Die Drohung war schwerwiegend. Ich willigte ein. »Ob er mich betrunken machen will?« dachte ich. Hier dürfte es am Platze sein, ein Gerücht über den Fürsten zu erwähnen, das mir schon vor längerer Zeit zu Ohren gekommen war. Es hieß von ihm, er, der in Gesellschaft immer so fein und elegant auftrat, liebe es, sich manchmal nachts zu betrinken, sich stierartig zu betrinken und dann geheime Orgien zu feiern, garstige geheime Orgien . . . Ich hatte schändliche Dinge über ihn gehört. Aljoscha wußte, wie man sagte, davon, daß sein Vater manchmal trinke, bemühte sich aber, dies vor allen und namentlich vor Natascha geheimzuhalten. Einmal verplapperte er sich im Gespräch mit mir, brach aber sofort ab und gab auf meine Fragen keine Antwort. Übrigens hatte ich vorher das, was ich von anderen gehört hatte, offen gestanden, nicht geglaubt. Jetzt nun wartete ich, was da kommen werde.

Der Wein wurde gebracht; der Fürst goß zwei Gläser ein, für sich und für mich.

»Ein reizendes, ganz reizendes Mädchen, wenn sie mich auch ausgescholten hat!« fuhr er fort und kostete mit Genuß den Wein; »aber gerade dann, in solchen Augenblicken, sind diese reizenden Geschöpfe besonders reizend . . . Sie hat gewiß gedacht, sie hätte mich dazu gebracht, mich zu schämen, Sie erinnern sich, an jenem Abend, und sie hätte mich in Grund und Boden geschmettert. Hahaha! Und wie gut ihr das Erröten steht! Sind Sie Weiberkenner? Manchmal steht ein plötzliches Erröten blassen Wangen ausgezeichnet; haben Sie das schon bemerkt? Ach, mein Gott! Es scheint, Sie ärgern sich schon wieder?«

»Ja, ich ärgere mich!« rief ich, ohne mir länger Zwang aufzuerlegen; »und ich will nicht, daß Sie jetzt von Natalja Nikolajewna sprechen . . . Das heißt, nicht in diesem Ton.

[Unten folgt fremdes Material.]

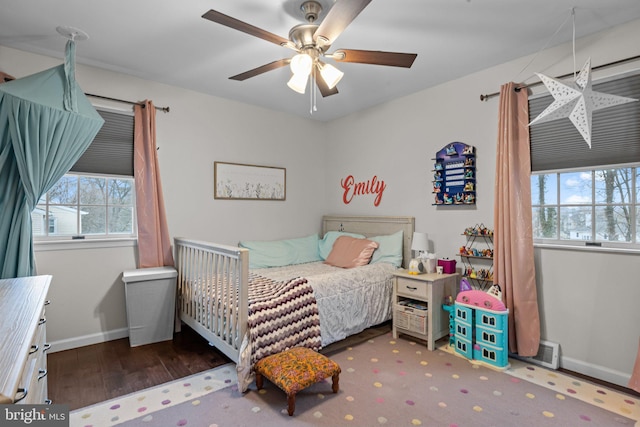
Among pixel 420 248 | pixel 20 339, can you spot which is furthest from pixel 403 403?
pixel 20 339

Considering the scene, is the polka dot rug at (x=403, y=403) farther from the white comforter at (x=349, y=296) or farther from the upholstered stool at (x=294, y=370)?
the white comforter at (x=349, y=296)

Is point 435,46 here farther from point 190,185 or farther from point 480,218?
point 190,185

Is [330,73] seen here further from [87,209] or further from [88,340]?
[88,340]

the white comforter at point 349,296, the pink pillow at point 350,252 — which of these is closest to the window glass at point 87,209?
the white comforter at point 349,296

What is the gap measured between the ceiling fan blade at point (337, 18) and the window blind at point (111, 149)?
7.07ft

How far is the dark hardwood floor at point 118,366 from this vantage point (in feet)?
7.11

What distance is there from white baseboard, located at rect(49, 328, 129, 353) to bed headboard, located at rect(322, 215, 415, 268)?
2.50 metres

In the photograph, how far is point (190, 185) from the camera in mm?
3449

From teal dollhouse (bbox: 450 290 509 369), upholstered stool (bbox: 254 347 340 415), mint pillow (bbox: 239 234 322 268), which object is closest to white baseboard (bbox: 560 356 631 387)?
teal dollhouse (bbox: 450 290 509 369)

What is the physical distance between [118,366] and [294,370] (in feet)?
4.79

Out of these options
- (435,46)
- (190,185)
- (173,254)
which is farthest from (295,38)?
(173,254)

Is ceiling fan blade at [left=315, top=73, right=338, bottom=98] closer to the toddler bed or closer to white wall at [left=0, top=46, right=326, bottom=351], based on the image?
the toddler bed

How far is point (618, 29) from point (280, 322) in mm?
2982

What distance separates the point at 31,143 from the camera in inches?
91.0
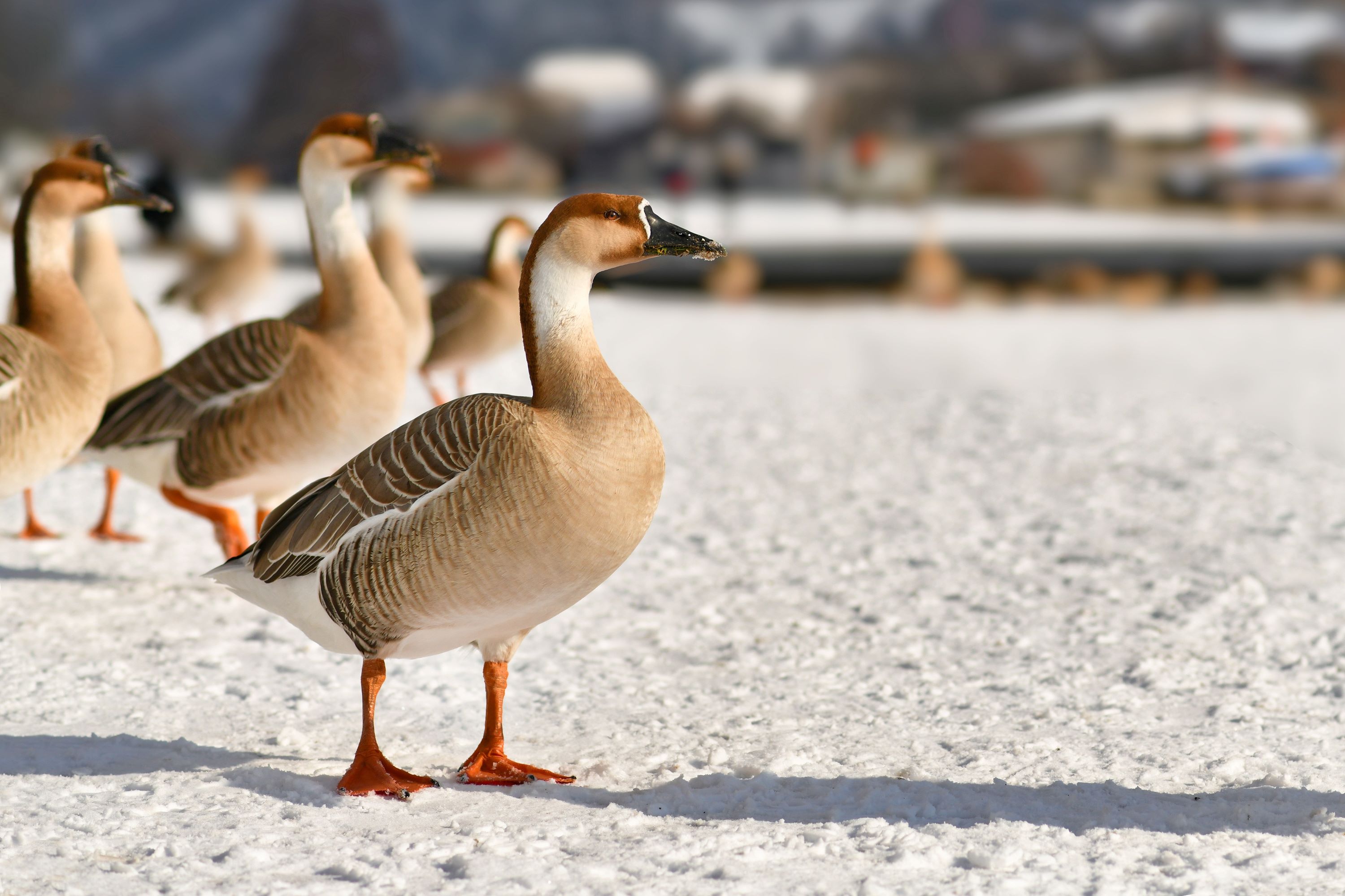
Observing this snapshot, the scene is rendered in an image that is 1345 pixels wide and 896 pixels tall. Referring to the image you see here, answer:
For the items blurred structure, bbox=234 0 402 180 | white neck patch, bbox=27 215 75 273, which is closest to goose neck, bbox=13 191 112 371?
white neck patch, bbox=27 215 75 273

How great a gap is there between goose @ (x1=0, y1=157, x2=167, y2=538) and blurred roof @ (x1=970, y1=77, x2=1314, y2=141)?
2442 inches

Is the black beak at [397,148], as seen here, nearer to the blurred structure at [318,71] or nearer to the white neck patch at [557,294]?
the white neck patch at [557,294]

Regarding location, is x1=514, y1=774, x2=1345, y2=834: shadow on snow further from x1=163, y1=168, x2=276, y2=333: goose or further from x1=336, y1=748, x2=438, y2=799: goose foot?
x1=163, y1=168, x2=276, y2=333: goose

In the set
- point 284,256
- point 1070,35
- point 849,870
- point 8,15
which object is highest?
point 1070,35

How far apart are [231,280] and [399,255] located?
548 cm

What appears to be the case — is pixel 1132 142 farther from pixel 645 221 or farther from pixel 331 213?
pixel 645 221

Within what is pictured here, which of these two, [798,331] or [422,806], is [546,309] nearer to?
[422,806]

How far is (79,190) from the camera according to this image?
6406mm

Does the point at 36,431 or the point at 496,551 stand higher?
the point at 36,431

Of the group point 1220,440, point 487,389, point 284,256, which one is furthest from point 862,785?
point 284,256

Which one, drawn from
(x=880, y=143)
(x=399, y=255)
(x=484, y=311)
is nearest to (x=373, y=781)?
(x=399, y=255)

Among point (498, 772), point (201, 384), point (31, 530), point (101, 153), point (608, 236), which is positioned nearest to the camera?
point (608, 236)

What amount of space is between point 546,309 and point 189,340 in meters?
10.8

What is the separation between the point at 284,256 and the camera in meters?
29.5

Ich . . . ich erlaube Ihnen das nicht!«

»Oho! Nun, meinetwegen, ich werde Ihnen das Vergnügen machen und das Thema wechseln. Ich bin ja nachgiebig und weich wie Teig. Wir wollen von Ihnen reden. Ich habe Sie sehr gern, Iwan Petrowitsch; wenn Sie wüßten, wie freundschaftlich und aufrichtig ich mich für Sie interessiere!«

»Fürst, wäre es nicht besser, wenn Sie sachlich redeten?« unterbrach ich ihn.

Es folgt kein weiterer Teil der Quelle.